RECORDS FOR THIS EXERCISE -
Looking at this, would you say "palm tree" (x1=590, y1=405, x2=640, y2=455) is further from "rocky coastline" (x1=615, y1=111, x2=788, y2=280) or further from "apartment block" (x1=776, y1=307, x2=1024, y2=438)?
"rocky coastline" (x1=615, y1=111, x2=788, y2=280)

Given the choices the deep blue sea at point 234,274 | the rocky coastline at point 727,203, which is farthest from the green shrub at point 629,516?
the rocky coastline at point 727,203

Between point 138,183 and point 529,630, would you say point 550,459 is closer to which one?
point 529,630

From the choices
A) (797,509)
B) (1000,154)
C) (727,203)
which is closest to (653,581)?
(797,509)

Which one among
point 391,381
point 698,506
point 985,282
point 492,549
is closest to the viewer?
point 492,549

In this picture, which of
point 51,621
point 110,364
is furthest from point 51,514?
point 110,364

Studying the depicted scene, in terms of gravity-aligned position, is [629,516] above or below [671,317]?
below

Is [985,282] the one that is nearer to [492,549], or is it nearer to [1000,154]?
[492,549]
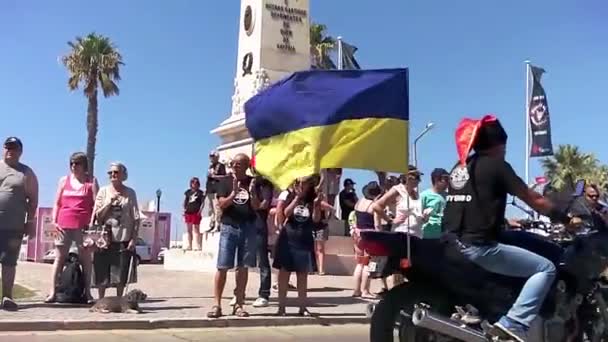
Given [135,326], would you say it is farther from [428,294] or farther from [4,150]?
[428,294]

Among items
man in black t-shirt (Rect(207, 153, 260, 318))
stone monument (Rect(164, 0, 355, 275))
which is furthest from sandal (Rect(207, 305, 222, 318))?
stone monument (Rect(164, 0, 355, 275))

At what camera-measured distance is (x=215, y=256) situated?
1775cm

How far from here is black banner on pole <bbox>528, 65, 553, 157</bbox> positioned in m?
29.1

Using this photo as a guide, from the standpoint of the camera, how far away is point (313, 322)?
1000 cm

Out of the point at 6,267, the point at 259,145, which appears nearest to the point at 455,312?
the point at 259,145

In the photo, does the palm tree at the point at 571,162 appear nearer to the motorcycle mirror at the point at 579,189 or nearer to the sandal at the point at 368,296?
the sandal at the point at 368,296

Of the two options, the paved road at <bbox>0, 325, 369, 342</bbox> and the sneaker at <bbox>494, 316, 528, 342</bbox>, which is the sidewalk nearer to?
the paved road at <bbox>0, 325, 369, 342</bbox>

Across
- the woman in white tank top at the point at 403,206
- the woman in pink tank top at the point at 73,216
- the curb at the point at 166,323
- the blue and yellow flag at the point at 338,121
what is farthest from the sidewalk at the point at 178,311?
the blue and yellow flag at the point at 338,121

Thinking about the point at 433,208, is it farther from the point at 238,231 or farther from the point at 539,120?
the point at 539,120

EXERCISE REQUIREMENTS -
Tally how many of the lines above contain the string "Given", matching case exactly. Reply with only the number.

RESULT BELOW -
2